Most of us in the city sleep soundly in our beds, cocooned away from the world. Perhaps some with a lover or two, some alone. Some share the bed but are the loneliness amongst us. The party-goers don sunglasses, buy one last beer from the shops and head home. We might see them at breakfast and smile. Those that party all night on Tuesday are to be respected. The sex workers are tired, as are the all-night factory workers, both have punished their bodies for the meager dollar while the world slept. All working behind the scenes of the great play, all ignored by the audience.
The dawn light that filters in our windows rarely wakes us. Perhaps we sense it and roll over with a grunt. Our mind is still dreaming of clouds, girls we haven’t seen since high school and old bosses that are back to order us around.
Our gentle repose, the rejuvenation is shattered by shrill sounds- from phones, clocks, from the very bowels of hell that emanate to wake us, startled, from our rest. Those hours passed too quickly we will think, perhaps that last show wasn’t such a good idea.
We all have our routine from here on out. Some start with breakfast, others have this timed perfectly so they could sleep a little longer, at the price of rushing out the door.
For me, my first stop, after cursing my phone and its mother, is my kitchen. Down the hall I plod, the atmosphere hangs heavy with the night’s chill; the sun has not yet graced the windows with its warming rays. Through my empty living room into the kitchen I walk, hands busy rubbing my face and hair, trying to loosen the ropes of sleep that hold my brain down to the pillow.

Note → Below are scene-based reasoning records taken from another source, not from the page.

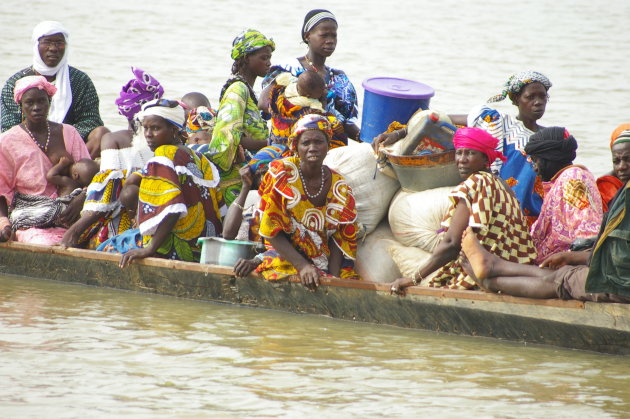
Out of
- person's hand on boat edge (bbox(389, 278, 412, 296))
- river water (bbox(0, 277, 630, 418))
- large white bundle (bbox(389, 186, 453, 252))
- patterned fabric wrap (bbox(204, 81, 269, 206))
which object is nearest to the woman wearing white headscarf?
patterned fabric wrap (bbox(204, 81, 269, 206))

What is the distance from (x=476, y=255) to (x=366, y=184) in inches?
44.1

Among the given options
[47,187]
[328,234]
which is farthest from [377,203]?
[47,187]

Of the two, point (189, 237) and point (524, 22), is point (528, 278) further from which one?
point (524, 22)

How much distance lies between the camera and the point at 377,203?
6.30 metres

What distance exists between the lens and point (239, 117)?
6926 millimetres

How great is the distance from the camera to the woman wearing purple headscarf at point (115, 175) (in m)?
6.85

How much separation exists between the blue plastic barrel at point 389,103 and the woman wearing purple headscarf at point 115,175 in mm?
1479

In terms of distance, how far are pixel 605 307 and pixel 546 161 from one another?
121 centimetres

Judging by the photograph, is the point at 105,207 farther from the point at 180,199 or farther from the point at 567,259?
the point at 567,259

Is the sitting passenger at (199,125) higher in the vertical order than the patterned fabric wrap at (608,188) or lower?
higher

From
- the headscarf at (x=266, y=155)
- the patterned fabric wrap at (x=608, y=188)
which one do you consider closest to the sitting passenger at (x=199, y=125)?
the headscarf at (x=266, y=155)

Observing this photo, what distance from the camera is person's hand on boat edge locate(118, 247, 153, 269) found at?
21.8 feet

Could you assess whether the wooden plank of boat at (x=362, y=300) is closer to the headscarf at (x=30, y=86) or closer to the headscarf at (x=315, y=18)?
the headscarf at (x=30, y=86)

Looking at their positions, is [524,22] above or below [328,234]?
above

In my kitchen, the coffee maker sits on the steel countertop. A black little machine with one function. Each morning it is the first object I interact with. My girlfriend will get a message in a bit, my shower will wash me down soon, but it is the coffee maker with whom I first make contact. Every morning we stare each other down, both here to fulfill our purposes. However, its purpose is clear cut. What the hell I’m doing at this hour is debatable. Nevertheless here we are.

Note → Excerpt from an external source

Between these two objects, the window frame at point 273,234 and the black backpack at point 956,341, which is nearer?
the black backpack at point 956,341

I grab some ground coffee and a filter. The filter goes in first. Made that mistake a few times. Then three scoops of coffee. The bag is lit by the first rays of the morning Sun to stretch past the building next to mine. ‘Sumatra’ it says. I bought it because I want to go hiking there, perhaps see an orangutan. The bag has a tropical rainforest theme. It’s covered in esoteric words that I only have a peripheral knowledge of. Arabica, full-bodied, Turkish roast. They had me at ‘coffee,’ the rest is merely decorative.

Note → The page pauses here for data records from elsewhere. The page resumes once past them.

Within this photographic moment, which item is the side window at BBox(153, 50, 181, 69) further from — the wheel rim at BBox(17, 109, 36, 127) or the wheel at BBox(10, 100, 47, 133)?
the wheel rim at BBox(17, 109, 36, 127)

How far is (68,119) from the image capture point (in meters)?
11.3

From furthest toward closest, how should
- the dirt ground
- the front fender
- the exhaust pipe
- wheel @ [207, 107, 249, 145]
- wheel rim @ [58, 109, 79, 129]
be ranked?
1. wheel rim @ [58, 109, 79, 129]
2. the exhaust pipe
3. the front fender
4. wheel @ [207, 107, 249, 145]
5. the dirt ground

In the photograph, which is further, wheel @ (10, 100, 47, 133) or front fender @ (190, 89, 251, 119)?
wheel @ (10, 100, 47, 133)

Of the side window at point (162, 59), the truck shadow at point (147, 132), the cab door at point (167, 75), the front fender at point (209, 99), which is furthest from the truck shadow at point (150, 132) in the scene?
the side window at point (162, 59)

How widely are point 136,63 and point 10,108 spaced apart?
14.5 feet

I pour water into the basin on the back. All the way to the small line marking how many ‘cups’ I wish to make. I’m not sure if that measurement is an actual cup, or just a ballpark. Either way, I fill it as far as I think I can, close the lid and turn it on.
I put both my hands on the counter and step back into a stretch. I look at the floor as I stretch out my back and legs. I seem crumbs and dirt. The tiles are cold in the mornings. My body aches under the strain. The coffeemaker makes a gurgling noise and I look up. It seems not to be doing anything. It looks the same before I filled it with the necessary ingredients. It gurgles again but then returns to the silence that grips my apartment at this hour.
I step forward and stand upright. The gurgles are becoming regular now and some steam gently wafts up towards the ceiling. A spider up in the corner goes about its daily work, somewhere I’m sure a cockroach is scurrying.
I sigh and head to the shower. The coffeemaker is off to work. I guess I should be too.